“那一年乔老夫人和当年的乔二小姐几乎是前后脚出了事,乔二小姐过世之后,乔老夫人没多久也生了重病,一直到年关时才有了起色。”掌柜长长地叹了口气,那一年他时常往乔家跑,家里人生了病,那种氛围真的不见好,以至于人踏进去就想逃离。
“可这起色也不过维持了半个月,”掌柜道,“乔老夫人还是去了。”
“乔老夫人她们是什么病?”乔苒问他。这掌柜方才说的与乔墨说的不谋而合,可见这掌柜的并没有在此事上说谎,也没有说谎的必要。
“说不出个所以然来,大夫说是心病,要养着,就是累的、气的、忧的,心里有心事。”掌柜道,“要养着的那种病。”
人说心病还需心药医,连这心药是什么都说不出来。
女孩子闻言倒没有再问,手里翻账册的动作却未停,翻了好一会儿之后,她在其中一页上停了下来,指向其中那一项的药材问他:“这血人参为什么要以朱砂圈出来?”

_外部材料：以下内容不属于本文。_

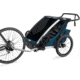 Thule Chariot Cross 2, Majolica Blue, 10202023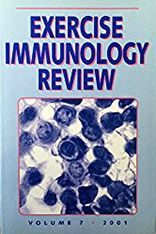 Exercise Immunology Review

就知道这个女子不是寻常人!掌柜心中一跳:同当年那个乔大小姐一般,心比比干多一窍的人物,糊弄不过去。
他低头沉默了片刻,好一会儿才缓缓开口道:“此事不能对外而言,这是当年乔老太爷、乔老夫人还有乔大小姐再三叮嘱过的。”
“我不是外人,你同我说不要紧。”乔苒盯着他道,“此事我不会说的。”
“乔小姐确实不是外人。”这位乔小姐虽说同现在乔家当家的乔大老爷关系恶劣,但同乔大小姐,也就是如今的方大夫人关系极好,如此想来,此事同乔小姐说一说确实无妨。
掌柜放下手里的茶盏,看向她:“这血人参并不是生在地里的血人参。”药铺里确实有血人参这种药材,但乔家当年用的血人参可不是这种药材。